◆ WORK TO DO ◆
A. In the comments on phone-based account security, what do almost all banks in Germany require customers to use for two-factor authentication?
B. Carry on the comments about phone theft and two-factor authentication, picking up after their final sentence.

Thank you for breaking it down like this. The bottom line is that if you don’t have your phone, you can’t access your accounts. That is a massive risk factor - particularly while traveling. That tells me that passkeys and password managers are not a viable security solution.
Unfortunately in Germany almost all banks force you to use an unmodified phone (so no de-Googled) Android as the 2FA. There are other solutions like code generators but they require extra payment.
Buy an older iPhone for ~$150. Install financial apps on it and don't use it for anything else. Keep it in a safe place, only carry it around if you must.
If you need to manage non-trivial amounts of money through your phone, having a specific device to do that is a no-brainer.
Is the risk that someone's going to steal my phone, forcibly hold it to my face, and wire my money somewhere? So far I've known two close friends who got mugged, the robber didn't think of this. Last time I tried intentionally wiring a large amount of money to someone, it took forever and involved tons of approval.
It's common in London, phones are being stolen for the access to financial accounts, not the value of the phone itself. They steal the phone out of your hands while it is unlocked. For example:
If what you have (phone) and what you know (authentication) are both stolen, 2FA didn't keep your account secure. But it was still 2FA. They had to steal two things. Same as if it's a user entered OTP code, and you put your password into the phishing site, and then put your OTP code into the phishing site too; 2FA didn't help you, but it was still 2FA.

Dataset entries
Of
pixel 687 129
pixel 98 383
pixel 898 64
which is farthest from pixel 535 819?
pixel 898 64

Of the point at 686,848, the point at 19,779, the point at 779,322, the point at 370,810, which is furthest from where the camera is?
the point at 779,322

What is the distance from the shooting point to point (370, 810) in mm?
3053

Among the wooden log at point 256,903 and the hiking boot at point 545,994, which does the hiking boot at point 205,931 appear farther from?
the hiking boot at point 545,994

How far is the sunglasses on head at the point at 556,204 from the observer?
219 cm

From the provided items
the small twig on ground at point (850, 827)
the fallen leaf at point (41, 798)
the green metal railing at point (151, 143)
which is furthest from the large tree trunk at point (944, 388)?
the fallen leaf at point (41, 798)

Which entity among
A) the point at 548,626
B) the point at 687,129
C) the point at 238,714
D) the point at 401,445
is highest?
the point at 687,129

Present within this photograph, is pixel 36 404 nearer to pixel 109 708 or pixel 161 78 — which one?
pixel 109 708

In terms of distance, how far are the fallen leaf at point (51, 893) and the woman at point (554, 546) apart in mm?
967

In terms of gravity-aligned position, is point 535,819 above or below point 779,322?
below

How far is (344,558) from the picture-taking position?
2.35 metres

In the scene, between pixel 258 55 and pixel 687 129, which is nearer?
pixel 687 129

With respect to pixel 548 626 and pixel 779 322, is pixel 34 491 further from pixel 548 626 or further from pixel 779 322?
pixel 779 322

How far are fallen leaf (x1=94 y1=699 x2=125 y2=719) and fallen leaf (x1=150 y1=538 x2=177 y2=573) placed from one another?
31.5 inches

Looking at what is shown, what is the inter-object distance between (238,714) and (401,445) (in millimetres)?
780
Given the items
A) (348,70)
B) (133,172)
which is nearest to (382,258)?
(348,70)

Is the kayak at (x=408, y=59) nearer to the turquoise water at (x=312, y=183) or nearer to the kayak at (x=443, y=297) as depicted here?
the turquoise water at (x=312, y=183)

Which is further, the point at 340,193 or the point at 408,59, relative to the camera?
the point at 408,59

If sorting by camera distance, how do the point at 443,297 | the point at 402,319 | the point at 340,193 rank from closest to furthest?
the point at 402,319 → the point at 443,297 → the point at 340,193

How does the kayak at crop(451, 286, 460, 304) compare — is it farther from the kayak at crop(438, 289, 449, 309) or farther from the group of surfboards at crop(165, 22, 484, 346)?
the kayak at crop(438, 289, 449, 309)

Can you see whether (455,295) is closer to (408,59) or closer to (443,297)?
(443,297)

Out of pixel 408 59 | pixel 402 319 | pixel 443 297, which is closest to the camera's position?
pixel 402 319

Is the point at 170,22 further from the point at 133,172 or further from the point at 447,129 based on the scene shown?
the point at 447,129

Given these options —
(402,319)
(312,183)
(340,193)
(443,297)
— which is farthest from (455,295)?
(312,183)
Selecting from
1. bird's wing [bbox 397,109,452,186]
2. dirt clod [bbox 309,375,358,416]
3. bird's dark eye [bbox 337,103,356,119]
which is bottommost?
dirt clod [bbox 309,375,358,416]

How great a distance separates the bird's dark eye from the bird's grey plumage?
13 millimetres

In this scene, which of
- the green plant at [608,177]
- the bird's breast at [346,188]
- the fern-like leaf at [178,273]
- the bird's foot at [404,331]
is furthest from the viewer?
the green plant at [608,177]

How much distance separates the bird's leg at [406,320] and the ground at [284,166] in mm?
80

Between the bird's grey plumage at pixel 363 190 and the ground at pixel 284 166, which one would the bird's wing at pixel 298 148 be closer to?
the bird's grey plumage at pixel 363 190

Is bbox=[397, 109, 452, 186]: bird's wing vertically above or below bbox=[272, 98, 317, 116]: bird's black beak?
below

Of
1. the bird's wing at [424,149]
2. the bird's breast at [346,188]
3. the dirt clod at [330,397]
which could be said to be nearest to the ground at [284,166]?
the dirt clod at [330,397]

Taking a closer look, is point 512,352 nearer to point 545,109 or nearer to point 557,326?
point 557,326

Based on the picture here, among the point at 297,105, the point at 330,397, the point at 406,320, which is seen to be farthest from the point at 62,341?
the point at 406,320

◆ REPLIES ◆
A. An unmodified Android phone, meaning one that is not de-Googled.

B.
> Thieves actively exploit this by “shoulder surfing” a victim’s iPhone passcode before stealing the device
If someone is using biometrics how often are they really using their pin that this would at all be a valuable tactic? I very rarely actually need to enter my pin on my phone so this largely seems like a moot point?
Like yeah it is still technically possible but if we really get down to it, if someone were to get learn the pin than passkey is equally worthless since they could also use my phone then to authenticate anything passkey. Fairly surprised that software based passkeys are just skipped here since I doubt most people are using hardware based passkeys, particularly on mobile devices.
I think there is a bigger (not just banking) discussion to be had about what can be done your phone's pin. But with the convenience of biometrics set an actually strong password for your phone instead of a 4 or 6 digit code.
I use a PIN to unock because of legal rulings as you cannot be compelled to give your PIN (5th Amendment applies because it's "testimonial") but you can be compelled to use biometrics (5th does not apply).
Individual apps I use biometrics except on reboot if they support that.
FaceID only works like half the time on me. Really want the fingerprint unlock back. The thing is, to get into Chase, you need my long Chase password OR my Face ID. Can't just use my passcode.
So the threat model is someone physically stealing your phone and guessing/seeing your password. The #1 proposed solution is a Yubikey. Can't they steal that too?
> Passkeys, particularly when bound to a physical security key
And _only_ when bound to a physical security key. Unfortunately by tying into the marketing of passkeys, there is going to be a pervasive assumption that ecosystem/on-device passkeys are just as secure.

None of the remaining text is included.